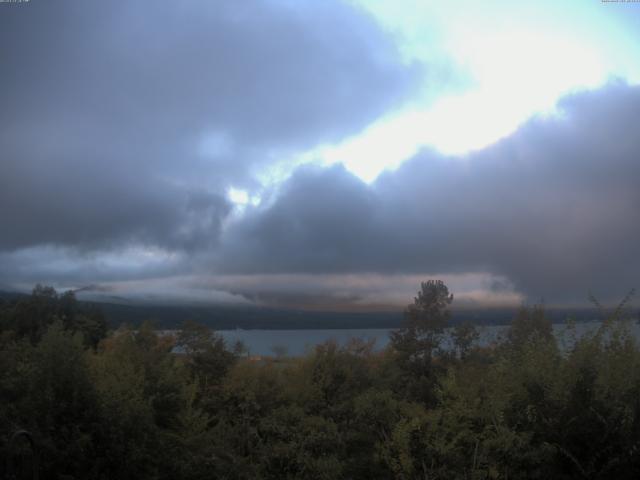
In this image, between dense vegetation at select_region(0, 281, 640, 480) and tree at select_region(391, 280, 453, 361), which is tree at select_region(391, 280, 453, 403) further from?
dense vegetation at select_region(0, 281, 640, 480)

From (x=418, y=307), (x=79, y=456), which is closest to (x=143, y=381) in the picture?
(x=79, y=456)

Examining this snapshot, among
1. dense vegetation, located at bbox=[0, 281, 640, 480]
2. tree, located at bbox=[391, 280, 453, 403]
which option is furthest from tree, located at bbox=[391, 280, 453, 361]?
dense vegetation, located at bbox=[0, 281, 640, 480]

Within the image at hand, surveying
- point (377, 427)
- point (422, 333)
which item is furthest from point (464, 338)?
point (377, 427)

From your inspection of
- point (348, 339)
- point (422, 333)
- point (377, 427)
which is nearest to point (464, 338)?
point (422, 333)

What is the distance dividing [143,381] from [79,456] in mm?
4311

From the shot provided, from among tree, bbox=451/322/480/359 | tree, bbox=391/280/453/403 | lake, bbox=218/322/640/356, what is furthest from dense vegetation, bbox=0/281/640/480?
tree, bbox=451/322/480/359

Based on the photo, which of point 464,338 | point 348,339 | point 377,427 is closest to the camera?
point 377,427

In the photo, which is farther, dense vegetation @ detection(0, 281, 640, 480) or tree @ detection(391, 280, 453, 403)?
tree @ detection(391, 280, 453, 403)

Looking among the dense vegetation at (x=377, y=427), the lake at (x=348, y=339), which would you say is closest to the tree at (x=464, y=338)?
the lake at (x=348, y=339)

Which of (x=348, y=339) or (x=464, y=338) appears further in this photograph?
(x=464, y=338)

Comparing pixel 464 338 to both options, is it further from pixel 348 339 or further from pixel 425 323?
pixel 348 339

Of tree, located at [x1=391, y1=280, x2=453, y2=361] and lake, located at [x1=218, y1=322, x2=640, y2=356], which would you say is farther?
tree, located at [x1=391, y1=280, x2=453, y2=361]

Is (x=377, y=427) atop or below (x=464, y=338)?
below

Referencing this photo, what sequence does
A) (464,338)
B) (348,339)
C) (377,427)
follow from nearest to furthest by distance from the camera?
(377,427), (348,339), (464,338)
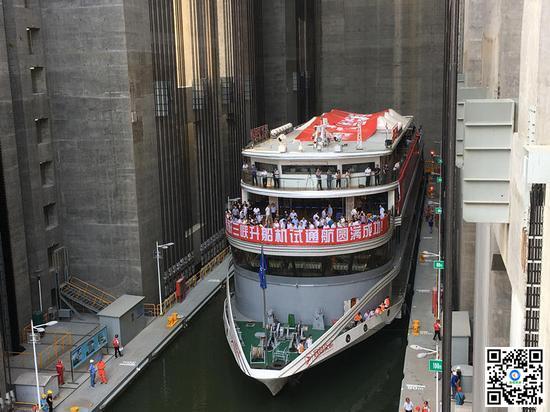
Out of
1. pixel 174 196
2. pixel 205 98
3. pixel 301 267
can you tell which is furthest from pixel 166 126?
pixel 301 267

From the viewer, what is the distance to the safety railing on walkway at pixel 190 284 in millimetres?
33438

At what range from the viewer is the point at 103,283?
109 feet

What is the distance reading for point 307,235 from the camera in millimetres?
27797

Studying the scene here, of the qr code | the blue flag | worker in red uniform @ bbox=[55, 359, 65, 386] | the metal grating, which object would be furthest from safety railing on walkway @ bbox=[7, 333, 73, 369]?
the metal grating

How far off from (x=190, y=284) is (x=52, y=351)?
10.8 meters

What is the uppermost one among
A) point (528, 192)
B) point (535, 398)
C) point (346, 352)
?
point (528, 192)

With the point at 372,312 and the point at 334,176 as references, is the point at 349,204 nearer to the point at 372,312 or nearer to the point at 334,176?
the point at 334,176

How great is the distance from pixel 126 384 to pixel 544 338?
21.4 meters

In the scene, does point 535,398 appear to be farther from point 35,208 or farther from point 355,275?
point 35,208

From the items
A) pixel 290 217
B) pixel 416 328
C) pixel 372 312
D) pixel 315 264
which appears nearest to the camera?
pixel 315 264

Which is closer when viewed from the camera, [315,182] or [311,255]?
[311,255]

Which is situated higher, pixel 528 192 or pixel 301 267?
pixel 528 192

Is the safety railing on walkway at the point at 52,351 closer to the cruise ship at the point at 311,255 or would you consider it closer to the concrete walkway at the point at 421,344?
the cruise ship at the point at 311,255

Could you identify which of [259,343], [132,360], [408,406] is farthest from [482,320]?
[132,360]
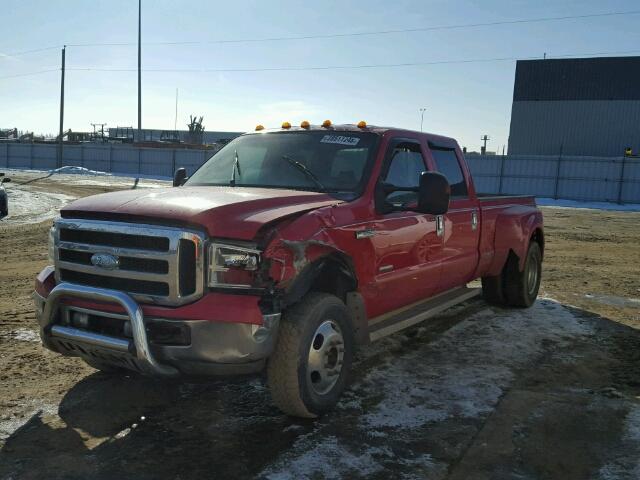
---------------
# Problem
Copy out all of the data above word for word, but leave out the pictures.

# Full answer
In this image, between dense vegetation at select_region(0, 281, 640, 480) and tree at select_region(391, 280, 453, 361), which is tree at select_region(391, 280, 453, 403) further from?
dense vegetation at select_region(0, 281, 640, 480)

From (x=418, y=307), (x=79, y=456), which is closest to (x=143, y=381) in the picture?
(x=79, y=456)

Examining this snapshot, among
1. dense vegetation, located at bbox=[0, 281, 640, 480]
2. tree, located at bbox=[391, 280, 453, 403]
which option is furthest from tree, located at bbox=[391, 280, 453, 361]?
dense vegetation, located at bbox=[0, 281, 640, 480]

Within the image at hand, surveying
- point (377, 427)
- point (422, 333)
which item is furthest from point (464, 338)?
point (377, 427)

From your inspection of
- point (348, 339)
- point (422, 333)
- point (377, 427)
which is nearest to point (464, 338)?
point (422, 333)

What is the distance dividing [143,381] from [79,456] in mm?
4311

From the shot provided, from among tree, bbox=451/322/480/359 | tree, bbox=391/280/453/403 | lake, bbox=218/322/640/356, what is furthest from dense vegetation, bbox=0/281/640/480?
tree, bbox=451/322/480/359

Based on the photo, which of point 464,338 | point 348,339 | point 377,427 is closest to the camera?
point 377,427

In the photo, which is farther, dense vegetation @ detection(0, 281, 640, 480) or tree @ detection(391, 280, 453, 403)?
tree @ detection(391, 280, 453, 403)

Looking among the dense vegetation at (x=377, y=427), the lake at (x=348, y=339), which would you say is closest to the tree at (x=464, y=338)?
the lake at (x=348, y=339)

Which of (x=348, y=339) or (x=464, y=338) appears further in this photograph?
(x=464, y=338)

Comparing pixel 464 338 to both options, is it further from pixel 348 339 or further from pixel 425 323?
pixel 348 339

Of tree, located at [x1=391, y1=280, x2=453, y2=361] and lake, located at [x1=218, y1=322, x2=640, y2=356], which would you say is farther?
tree, located at [x1=391, y1=280, x2=453, y2=361]

Is (x=377, y=427) atop or below (x=464, y=338)?
below

Referencing this photo, what sequence does
A) (464,338)
B) (348,339)
C) (377,427)
follow from nearest to furthest by distance from the camera?
(377,427), (348,339), (464,338)
Out of
1. pixel 174 196
2. pixel 205 98
3. pixel 301 267
can you tell which is furthest from pixel 166 126?
pixel 301 267

From the viewer, what is the distance to the safety railing on walkway at pixel 190 284 in millimetres?
33438

At what range from the viewer is the point at 103,283?
109 feet

What is the distance reading for point 307,235 from the camera in millimetres?
27797

Studying the scene here, of the qr code | the blue flag | worker in red uniform @ bbox=[55, 359, 65, 386] | the metal grating, which object would be furthest from safety railing on walkway @ bbox=[7, 333, 73, 369]?
the metal grating

How far off from (x=190, y=284) is (x=52, y=351)?
10.8 meters

What is the uppermost one among
A) point (528, 192)
B) point (535, 398)
C) point (346, 352)
?
point (528, 192)

With the point at 372,312 and the point at 334,176 as references, is the point at 349,204 nearer to the point at 372,312 or nearer to the point at 334,176?
the point at 334,176

How great is the distance from pixel 126 384 to pixel 544 338?
21.4 meters

In the scene, does point 535,398 appear to be farther from point 35,208 or farther from point 355,275?
point 35,208

From the items
A) pixel 290 217
B) pixel 416 328
C) pixel 372 312
D) pixel 315 264
which appears nearest to the camera?
pixel 315 264

Which is closer when viewed from the camera, [315,182] or [311,255]?
[311,255]

Which is situated higher, pixel 528 192 or pixel 301 267?
pixel 528 192

Is the safety railing on walkway at the point at 52,351 closer to the cruise ship at the point at 311,255 or would you consider it closer to the concrete walkway at the point at 421,344?
the cruise ship at the point at 311,255

Could you identify which of [259,343], [132,360], [408,406] is farthest from [482,320]?
[132,360]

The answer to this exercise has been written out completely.